Task to carry out
Recast the entries below as a two-column CSV with the headers "entry_text" and "answer", one row per entry, putting each field in double quotes and turning any line breaks into spaces. Begin at the line that has "What is the extent" and stop after the line that has "222 centimetres".

Collection entries:
━━━━━━━━━━━━━━━━━━━━━━━━━━━━━━
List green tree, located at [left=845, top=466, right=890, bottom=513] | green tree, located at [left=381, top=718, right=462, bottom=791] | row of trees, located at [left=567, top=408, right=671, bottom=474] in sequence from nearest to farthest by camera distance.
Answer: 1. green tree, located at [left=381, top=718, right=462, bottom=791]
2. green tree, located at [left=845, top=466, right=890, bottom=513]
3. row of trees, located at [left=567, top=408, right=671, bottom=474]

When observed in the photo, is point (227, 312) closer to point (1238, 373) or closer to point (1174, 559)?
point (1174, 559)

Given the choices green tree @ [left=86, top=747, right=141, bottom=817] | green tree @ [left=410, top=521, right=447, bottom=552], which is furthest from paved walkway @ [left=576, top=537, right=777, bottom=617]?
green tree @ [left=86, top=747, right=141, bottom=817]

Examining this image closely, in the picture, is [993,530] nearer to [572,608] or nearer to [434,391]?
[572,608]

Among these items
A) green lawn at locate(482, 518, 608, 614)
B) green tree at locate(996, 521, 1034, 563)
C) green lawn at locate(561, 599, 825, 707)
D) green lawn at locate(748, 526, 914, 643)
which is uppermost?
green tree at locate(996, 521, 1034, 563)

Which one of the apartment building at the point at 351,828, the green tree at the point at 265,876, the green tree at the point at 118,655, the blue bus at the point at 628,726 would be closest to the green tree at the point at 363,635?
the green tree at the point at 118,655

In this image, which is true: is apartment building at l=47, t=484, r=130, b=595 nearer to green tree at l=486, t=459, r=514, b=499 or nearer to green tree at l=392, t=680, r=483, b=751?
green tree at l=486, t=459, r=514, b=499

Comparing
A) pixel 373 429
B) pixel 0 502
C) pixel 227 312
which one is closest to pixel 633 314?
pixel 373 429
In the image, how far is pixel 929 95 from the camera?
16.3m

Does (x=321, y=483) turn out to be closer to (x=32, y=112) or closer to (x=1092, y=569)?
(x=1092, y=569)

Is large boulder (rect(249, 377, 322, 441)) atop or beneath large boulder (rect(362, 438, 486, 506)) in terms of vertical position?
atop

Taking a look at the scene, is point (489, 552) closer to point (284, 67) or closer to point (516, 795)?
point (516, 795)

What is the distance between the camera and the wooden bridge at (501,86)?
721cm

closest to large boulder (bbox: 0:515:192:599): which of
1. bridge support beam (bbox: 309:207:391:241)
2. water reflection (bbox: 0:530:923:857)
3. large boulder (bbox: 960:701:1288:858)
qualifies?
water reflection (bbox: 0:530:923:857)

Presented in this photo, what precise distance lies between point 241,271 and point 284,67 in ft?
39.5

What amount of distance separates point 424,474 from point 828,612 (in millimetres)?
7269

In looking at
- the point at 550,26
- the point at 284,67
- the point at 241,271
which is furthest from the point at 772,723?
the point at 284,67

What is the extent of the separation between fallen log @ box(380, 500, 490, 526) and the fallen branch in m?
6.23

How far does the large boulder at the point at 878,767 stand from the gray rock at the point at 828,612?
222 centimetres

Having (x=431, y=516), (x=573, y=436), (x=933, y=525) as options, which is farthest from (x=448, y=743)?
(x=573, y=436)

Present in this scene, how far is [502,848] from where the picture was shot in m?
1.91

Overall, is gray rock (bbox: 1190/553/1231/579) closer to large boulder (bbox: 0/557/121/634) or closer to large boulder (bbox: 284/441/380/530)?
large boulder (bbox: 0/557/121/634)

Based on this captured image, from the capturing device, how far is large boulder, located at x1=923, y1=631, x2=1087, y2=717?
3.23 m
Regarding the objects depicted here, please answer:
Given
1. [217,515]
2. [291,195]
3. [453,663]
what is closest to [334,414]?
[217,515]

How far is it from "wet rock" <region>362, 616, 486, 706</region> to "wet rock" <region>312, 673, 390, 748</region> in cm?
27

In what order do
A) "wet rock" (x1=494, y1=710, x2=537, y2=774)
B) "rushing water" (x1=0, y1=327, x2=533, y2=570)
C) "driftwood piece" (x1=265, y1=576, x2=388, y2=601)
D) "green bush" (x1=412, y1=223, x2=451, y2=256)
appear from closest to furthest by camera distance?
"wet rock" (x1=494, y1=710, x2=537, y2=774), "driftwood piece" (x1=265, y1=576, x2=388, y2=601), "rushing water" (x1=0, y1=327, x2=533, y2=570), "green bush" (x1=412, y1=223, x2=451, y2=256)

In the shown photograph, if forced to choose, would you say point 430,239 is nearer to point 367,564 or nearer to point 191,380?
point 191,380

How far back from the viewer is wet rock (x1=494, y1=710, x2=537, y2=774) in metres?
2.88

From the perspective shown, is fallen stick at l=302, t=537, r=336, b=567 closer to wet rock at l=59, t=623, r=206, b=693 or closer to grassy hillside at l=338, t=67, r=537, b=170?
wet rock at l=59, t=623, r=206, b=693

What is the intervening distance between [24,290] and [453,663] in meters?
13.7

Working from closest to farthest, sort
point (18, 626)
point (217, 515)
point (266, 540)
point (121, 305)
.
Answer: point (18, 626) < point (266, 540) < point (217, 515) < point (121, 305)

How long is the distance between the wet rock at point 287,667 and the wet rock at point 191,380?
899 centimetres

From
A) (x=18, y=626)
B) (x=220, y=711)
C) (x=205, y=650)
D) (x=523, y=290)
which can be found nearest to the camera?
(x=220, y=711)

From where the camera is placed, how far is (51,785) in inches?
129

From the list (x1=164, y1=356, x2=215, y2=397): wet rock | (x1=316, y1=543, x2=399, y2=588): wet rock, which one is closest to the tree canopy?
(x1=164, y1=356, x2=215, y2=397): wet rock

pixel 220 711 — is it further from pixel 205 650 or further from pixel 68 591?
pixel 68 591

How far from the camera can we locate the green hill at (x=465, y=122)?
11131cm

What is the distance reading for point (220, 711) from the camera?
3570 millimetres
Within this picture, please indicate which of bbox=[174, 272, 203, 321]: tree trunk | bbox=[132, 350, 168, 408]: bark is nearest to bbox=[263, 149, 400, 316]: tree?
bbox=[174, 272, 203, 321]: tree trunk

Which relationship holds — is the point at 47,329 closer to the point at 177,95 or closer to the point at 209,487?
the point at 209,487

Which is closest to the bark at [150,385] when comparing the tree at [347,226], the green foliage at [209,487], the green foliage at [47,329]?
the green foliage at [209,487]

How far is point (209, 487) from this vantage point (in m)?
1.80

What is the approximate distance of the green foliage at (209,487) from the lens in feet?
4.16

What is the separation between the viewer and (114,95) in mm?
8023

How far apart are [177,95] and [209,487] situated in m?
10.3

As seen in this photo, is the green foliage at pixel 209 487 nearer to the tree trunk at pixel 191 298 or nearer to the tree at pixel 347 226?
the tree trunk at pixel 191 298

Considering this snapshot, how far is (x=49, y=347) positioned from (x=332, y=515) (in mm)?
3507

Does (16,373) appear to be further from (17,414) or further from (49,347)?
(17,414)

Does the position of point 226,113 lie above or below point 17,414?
━━━━━━━━━━━━━━━━━━━━━━━━━━━━━━
Solution to this exercise
entry_text,answer
"What is the extent of the separation between fallen log @ box(380, 500, 490, 526) and the fallen branch in m?","6.23"
"How far does the large boulder at the point at 878,767 stand from the gray rock at the point at 828,612?","222 centimetres"